A Grande Honra.
Sou de uma geração que prestou serviços à Justiça e viveu intensamente o cotidiano forense nas cidades do interior do Paraná.
As carreiras de Promotor de Justiça e de Juiz de Direito fazia com que seus agentes tivessem longos anos de aprendizado nas trincheiras das pequenas, médias e grandes comarcas para só daí então poderem chegar com grande custo a entrância final e única que era Curitiba.
E residir em cada uma destas cidades era obrigatório não importando a distância da capital. Daí a mulher e os filhos acompanhavam seus maridos (ou o marido e os filhos acompanhavam a esposa) onde quer que eles fossem designados.
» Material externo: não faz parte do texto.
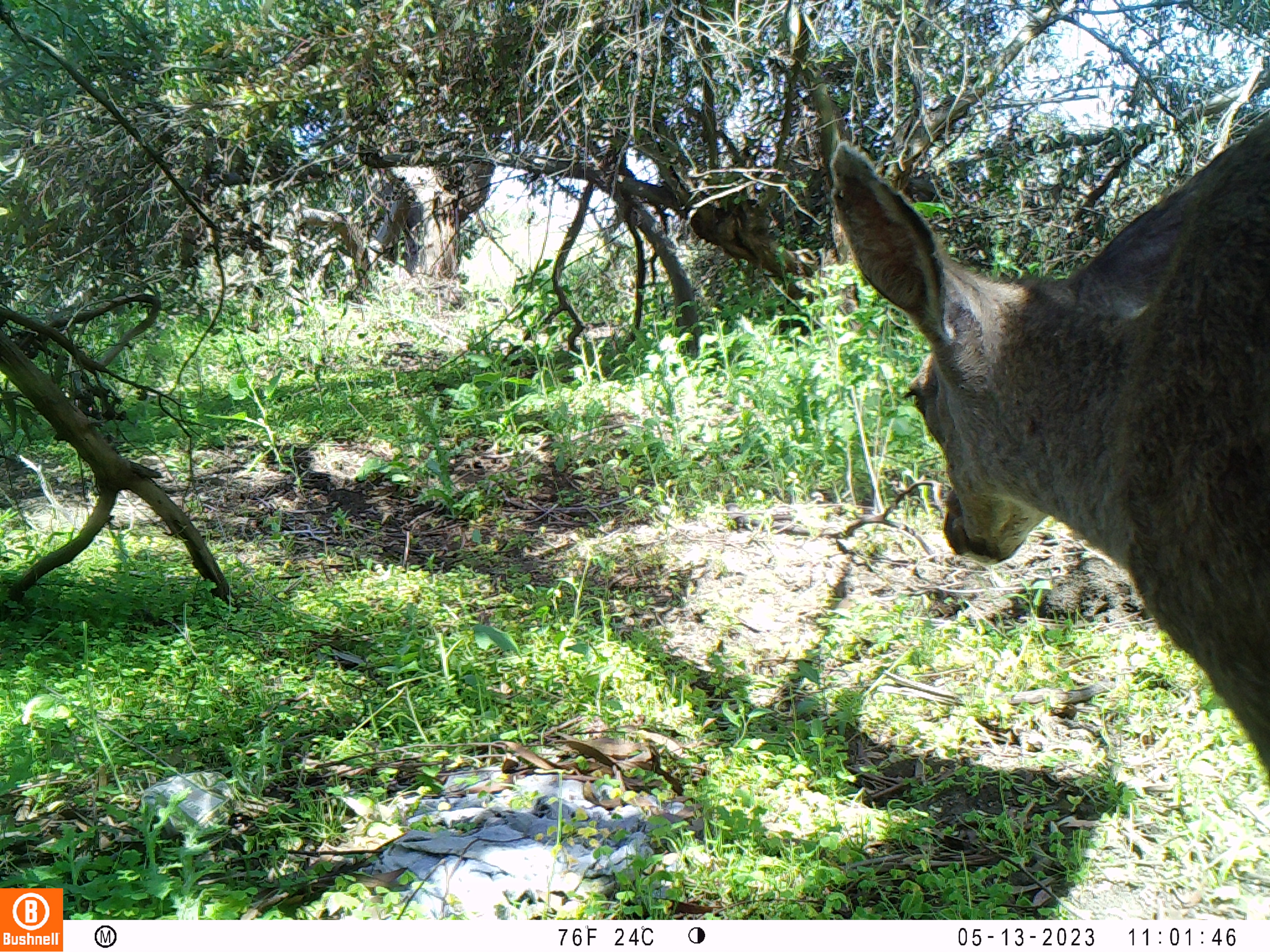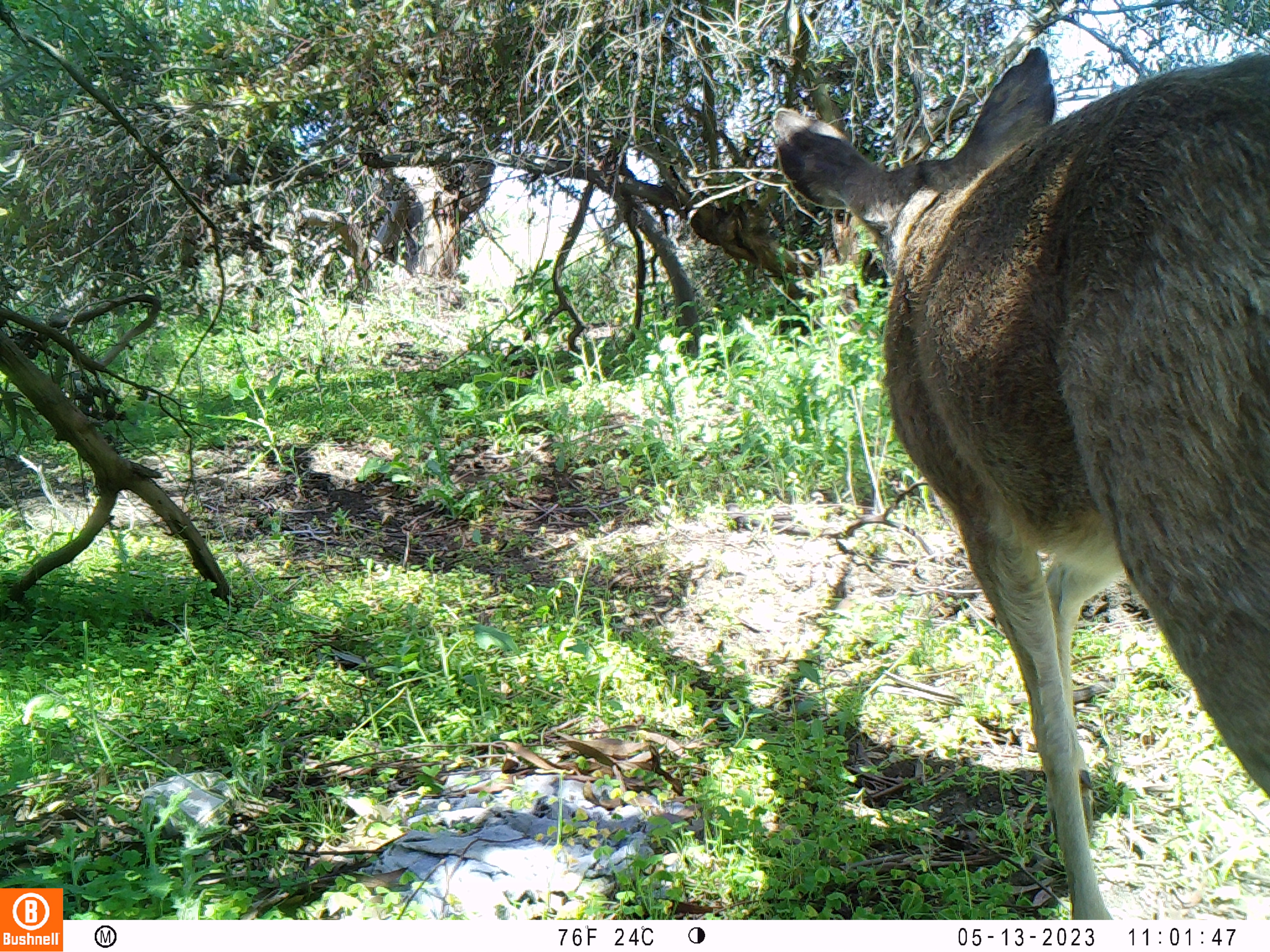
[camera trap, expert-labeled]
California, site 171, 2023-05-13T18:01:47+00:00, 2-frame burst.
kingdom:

E nem sempre existia casa para abrigar o núcleo familiar, pois eram poucas as propriedades oferecidas para locação. Valia tudo para atender as exigências da lei, até “morar” em pensões sem estruturas e casas sem nenhum conforto. Vou escrever sobre as velhas pensões em dois episódios distintos e verdadeiros, apenas para que os leitores possam palidamente imaginar as dificuldades dos velhos tempos da água de poço, estradas de lama e sem telefone residencial. No primeiro episódio eu fui um dos protagonistas.
Em 1.973, quando era Procurador-Geral de Justiça o Dr. Acyr Saldanha de Loyola deixei a Comarca da Lapa para assumir a titularidade da Promotoria de Siqueira Campos, no Norte Pioneiro. Eu era casado e tinha um filho com um pouco mais de um ano de idade; e assim fui com a cara e coragem para a nova comarca. Quando cheguei fui informado que não tinha casa oficial, nem casa para alugar e muito menos casa para comprar.
Sem opção acomodei a família em uma pensão de viajantes, num quarto sem banheiro privativo, pois este estava situado nos fundos do corredor dos demais quartos com pia para lavar o rosto e escovar os dentes. No horário de expediente forense enquanto eu ia para o fórum minha mulher e meu filho ou ficavam no quarto ou saiam para passear na praça, localizada na frente da pensão. E na hora de dar banho no bebê tínhamos que entrar embaixo do chuveiro, pois quando eu o segurava minha mulher aproveitava para enxaguá-lo.
E para enxugar o rebento o chuveiro tinha que ser desligado. Dificuldade que durou sete longos meses até minha remoção para a comarca de Faxinal. E como eu outros colegas passavam iguais transtornos ou piores, para cumprirem os rigores das respectivas carreiras. E não foi fácil trilhar e chegar ao final da jornada. E agora para amenizar, vou narrar o segundo episódio.
Se para os homens era difícil imagine para as mulheres Juízas e Promotoras. Lembro da Promotora Neide Menarim, de saudosa memória, quando assumiu a Promotoria da Comarca de Mallet e foi morar em uma velha pensão de madeira cujo banheiro tipo “casinha” fora construído no terreno dos fundos. Ela não disfarçou seu constrangimento.
A proprietária, uma polonesa de idade avançada, muito observadora, de imediato procurou amenizar a situação. Deixou por instantes a novel Promotora sozinha e logo retornou com três belíssimas peças de porcelana: uma jarra, uma bacia e um pinico todos pintados com flores do mesmo tom.
- Doutora - disse a mulher com ar de satisfação - Este conjunto será muito útil para a senhora não sair à noite, nem pegar friagem e chuva.
A Promotora meio sem graça agradeceu a gentileza. Daí então a dona da pensão com muito orgulho acrescentou:
- Ademais doutora a senhora terá a honra de usufruir do pinico que só foi usado há dois anos, quando aqui se hospedou a nossa última Juíza!
E a vida era tocada para frente a fim de vencer as engrenagens das carreiras escolhidas por homens e mulheres com ideal de servir à Justiça!
“Sei que no início nenhuma profissão é fácil. Só quem não teve experiência de vida por ter encontrado facilidades pela modernidade e a tecnologia, não consegue avaliar o quanto as gerações passadas tiveram dificuldades para desbravar os caminhos que os jovens profissionais percorrem. E o respeito é o mínimo que se espera como forma de reconhecimento. Nada mais!”